CLAIRE HEALY: Our first collaborative project took place in 2001 with ‘Location to Die For’. We actually had no intention of collaborating at the time. We were both Masters students at what was then the University of New South Wales, College of Fine Arts (CoFA), and had put our names down for the student gallery Kudos. When we went to check out the space, we began thinking about using it in its entirety. As the exterior of the building was ‘to die for’, in real estate speak—and the interior was spacious with polished floorboards—the space was begging to be converted from a gallery into New York style loft apartments.
At the time, Sean was living at the Imperial Slacks warehouse in Surry Hills and I was living up the road in a three storey terrace. Both of us were being driven mad by the perpetual state of renovation that both spaces were undergoing. The whole pre and post-Olympic period had turned Sydney into a frenzy of makeovers. The noise of this ongoing state of flux was like living in a warzone. Thus came about our idea for Kudos. We placed a real estate placard out the front of the gallery, which featured
the usual wide angled interior shots of the space with real estate jargon describing it, as well as a contact number to arrange a viewing and even an open day (the actual exhibition opening). The installation consisted of a floor plan of a house made from sandbags that resembled bunker walls, and a gas lamp in the centre of each room. The space was bombarded with smoke machines and every sound bite of war-like noise we could find.
SEAN CORDEIRO: Yeah, it was a pretty punk move. We changed the answering machine in the gallery, asking people to leave a message while sounds in the background made out that a military apocalypse was in action. People actually left messages of interest in the property on the answering machine and someone stole the real estate sign we put out the front; I like to think that it was a competing real estate agency. In the end, I believe we were able to double our audience numbers thanks to the real estate investors visiting our show.
CH: Our earlier work like this was more locally political, as we were reflecting on our situation as poor artists living in a city that was ‘on itself ’ and way too expensive. After this our practice went beyond Sydney and we became art nomads living on every bit of grant money we could get our hands on by way of residency, scholarship, stipend, etc. We quickly realised a focus on our own identity in Sydney didn’t make sense abroad. Our first works overseas dealt with shared global experiences like consumption and ownership.
Deceased Estate (2004) saw the contents of an artist run studio space in southern Germany bound into an enormous ball held together by orange rope.
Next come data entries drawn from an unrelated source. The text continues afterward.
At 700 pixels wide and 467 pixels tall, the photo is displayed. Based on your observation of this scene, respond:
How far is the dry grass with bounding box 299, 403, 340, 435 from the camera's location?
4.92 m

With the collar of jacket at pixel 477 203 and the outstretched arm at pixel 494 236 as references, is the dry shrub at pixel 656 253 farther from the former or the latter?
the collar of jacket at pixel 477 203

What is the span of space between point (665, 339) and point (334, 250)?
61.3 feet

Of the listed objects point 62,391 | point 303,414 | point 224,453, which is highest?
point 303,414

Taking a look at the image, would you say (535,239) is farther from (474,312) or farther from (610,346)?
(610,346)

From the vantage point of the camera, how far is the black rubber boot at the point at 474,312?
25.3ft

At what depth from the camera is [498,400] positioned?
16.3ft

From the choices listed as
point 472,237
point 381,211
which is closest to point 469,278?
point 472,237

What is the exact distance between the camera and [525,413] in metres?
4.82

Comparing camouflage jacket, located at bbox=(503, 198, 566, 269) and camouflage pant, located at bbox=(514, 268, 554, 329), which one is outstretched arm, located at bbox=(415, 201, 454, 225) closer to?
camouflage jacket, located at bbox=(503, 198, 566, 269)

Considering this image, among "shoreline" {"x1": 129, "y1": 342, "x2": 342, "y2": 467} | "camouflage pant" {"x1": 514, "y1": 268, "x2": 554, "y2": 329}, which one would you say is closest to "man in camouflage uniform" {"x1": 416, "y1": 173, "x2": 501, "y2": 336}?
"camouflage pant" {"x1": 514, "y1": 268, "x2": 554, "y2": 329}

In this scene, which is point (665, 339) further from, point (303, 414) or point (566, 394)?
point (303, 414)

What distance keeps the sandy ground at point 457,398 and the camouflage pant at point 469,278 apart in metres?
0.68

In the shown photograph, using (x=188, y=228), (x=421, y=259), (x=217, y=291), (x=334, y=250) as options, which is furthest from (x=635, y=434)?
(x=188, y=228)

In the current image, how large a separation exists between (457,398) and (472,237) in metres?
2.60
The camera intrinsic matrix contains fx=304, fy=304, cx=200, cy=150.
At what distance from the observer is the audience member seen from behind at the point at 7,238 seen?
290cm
This was the discarded stuff of disgruntled Swiss artists who had been kicked out of their space to make way for New York style loft apartments—the usual gentrification story. Their anger was marked by their refusal to remove their belongings out of the space, so we came along and neatly tied it all up, which in fact would have made it far more difficult to remove. Upon finishing our huge dung beetle ball of detritus, we threw a great old school rollschuh party, where punters skated around this strange monument to their past. Such fun!
SC: We were lucky enough to reside at the Australia Council Studio in Tokyo the year after that. Unfortunately, we got a huge tax bill after not doing our tax and not collecting receipts for the previous five years so we were each living on about ¥1,500 yen ($15–20) a day during our time in Takadanobaba.
I was living on butter, instant ramen, fake beer and other carbohydrates I bought at the ¥100 store. I got fat.
The feeling of rabid consumerism that still exists in post-bubble Tokyo was made more acute by our relative poverty. Fortunately, an old university friend of mine got me some work building the interior design for a pachinko
parlour in Yokohama. With the money I earned, I joined in the consumerist throng and purchased a second hand medium format Mamiya RB67 camera. We decided to use it to document all the crap that was left inside the studio residence. All that stuff stayed in position for a week while we waited for the film to process. How I prayed for an earthquake not to come while all that stuff was stacked above my head in the bedroom…
CH: It was an exciting work, our first medium format image that we shot ourselves.
Our latest work also relies upon documentation to exist beyond the original object. The Drag (2015) is a two screen video work that documents the disassembly and reassembly of an old Rover P6.
It’s our first collaborative video work. As each piece of car is removed, it is carried from one screen and taken to the other screen, where it is slowly put back together. It is an imagined post-fossil fuel car race.
SC: We’ve been asked if we fight, working so closely together and living together. We don’t fight as such, although we are not often fond of each other’s initial concepts for works.
CH: But we write it all down and with a bit of time and perhaps the right space to come along, the idea will re-surface. Being parents in a nuclear family obviously impacts on how we live and work together but that’s OK. We’re too old now for Berlin-sized hangovers anyway.